From 4 days to 15 minutes, a Domain Big Data story

In our Domain names 101 series, we explained that one ICANN‘s missions is regulating and providing norms for gTLDs domain names (.com, .net, .info …). One of these norms is the Registrar Data Escrow program, also known as RDE.

To put it simply, registrars have to regularly gather and export some data to a third-party company. Since the creation of this program, we have used a solution which has worked very well for many years, but has started to face limitations due to the increasing amount of domain name registrations. Indeed, generating one of these weekly exports lasted 4 days! It was time to design a long-term and scalable solution.

From 4 days to 15 minutes, a Domain Big Data story

Let’s see together how we went from 4 days of report generation to 15 minutes, a drastic performance improvement of about +38 000%.

What is the Registrar Data Escrow program ?

As we are an ICANN accredited registrar, we have to send regularly a copy of our gTLD domain names data to an escrow agent, a neutral third party. This is a protection mechanism in case of registrar failure, accreditation termination, or accreditation relapse without renewal. So the data associated with registered domain names is never at risk of being lost or inaccessible.

In concrete terms, for all gTLD domain names that we manage for our customers, we send encrypted files containing:

  • The domain name
  • The names of the primary and secondary name servers
  • The expiration date of the domain name
  • Identity information of the domain name contact and nichandles, which are the registrant, the technical contact, the administrative contact and the billing contact (person or corporation name, postal address, e-mail address and phone/fax number)

Authorized escrow agents are listed on the ICANN website. We chose Denic Escrow Services, a European actor, to ensure our compliance with GDPR.

Registrars with at least 400,000 registrations per year are required to deposit a full export once a week, and an incremental the remaining days. For the others, a weekly full export is sufficient. You can find all technical details in the Registrar Data Escrow Specifications.

Basically a report is composed of two types of encrypted files: Domains & Handles (Contacts).

# Domain CSV file
domain,nameserver-1,nameserver-2,expiration-date,registrant-contact,technical-contact,admin-contact,billing-contact
ovhcloud.com,dns.ovh.net,ns.ovh.net,2049-08-01T00:00:00+00:00,EU_contact/123456,EU_xx12345-ovh,EU_xx12345-ovh,EU_xx12345-ovh

# Handle CSV file
handle,name,address-street1,address-street2,address-street3,address-city,address-state,address-postcode,country-name,email,phone,fax
EU_contact/123456,OVH SAS (Klaba Miroslaw),2 Rue Kellermann,"","",ROUBAIX,"",59100,FR,ovhcloud@fake-email.com,+33.123456789,""
EU_xx12345-ovh,OVH SAS (Klaba Miroslaw),2 Rue Kellermann,"","",ROUBAIX,"",59100,FR,ovhcloud@fake-email.com,+33.123456789,""

Why 4 days of generation ?

Domain names have been for sale on OVHcloud since 2000. This ICANN program is mandatory in the Registrar Accreditation Agreement since 1999, and the last official Registrar Data Escrow Specification document has been published in 2009. This is an old requirement that has been implemented in the early days when our Information System was a full monolith with a few domain names in our databases.

At this time, the report generation had been written using a single Perl script doing simple database requests. Over the years, due to the increase of volume and traffic, new teams, new databases, new subsidiaries and new architectures have been created. Data responsibility was divided into different teams like Domain, DNS and Nichandle/Contact. The internal functioning of the report generation did not change though. Without fundamental refactoring, the time needed to generate the report inherently increased over the years.

-- DESCRIPTION OF THE TASK --
Reproduce verbatim the passage of the article on registrar data escrow between "Basically a report" and "of generation ?", inclusive.

-- PROVIDED MATERIAL --
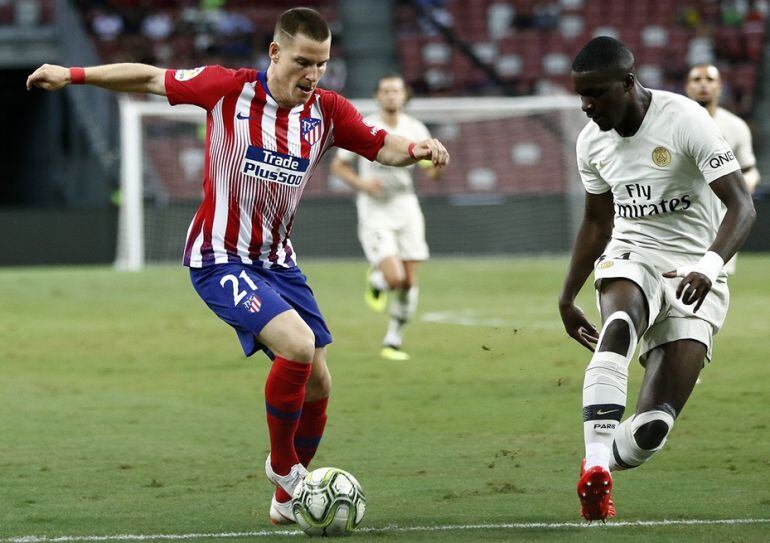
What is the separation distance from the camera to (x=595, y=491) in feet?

-- SOLUTION TO THE PROBLEM --
Basically a report is composed of two types of encrypted files: Domains & Handles (Contacts).

# Domain CSV file
domain,nameserver-1,nameserver-2,expiration-date,registrant-contact,technical-contact,admin-contact,billing-contact
ovhcloud.com,dns.ovh.net,ns.ovh.net,2049-08-01T00:00:00+00:00,EU_contact/123456,EU_xx12345-ovh,EU_xx12345-ovh,EU_xx12345-ovh

# Handle CSV file
handle,name,address-street1,address-street2,address-street3,address-city,address-state,address-postcode,country-name,email,phone,fax
EU_contact/123456,OVH SAS (Klaba Miroslaw),2 Rue Kellermann,"","",ROUBAIX,"",59100,FR,ovhcloud@fake-email.com,+33.123456789,""
EU_xx12345-ovh,OVH SAS (Klaba Miroslaw),2 Rue Kellermann,"","",ROUBAIX,"",59100,FR,ovhcloud@fake-email.com,+33.123456789,""

Why 4 days of generation ?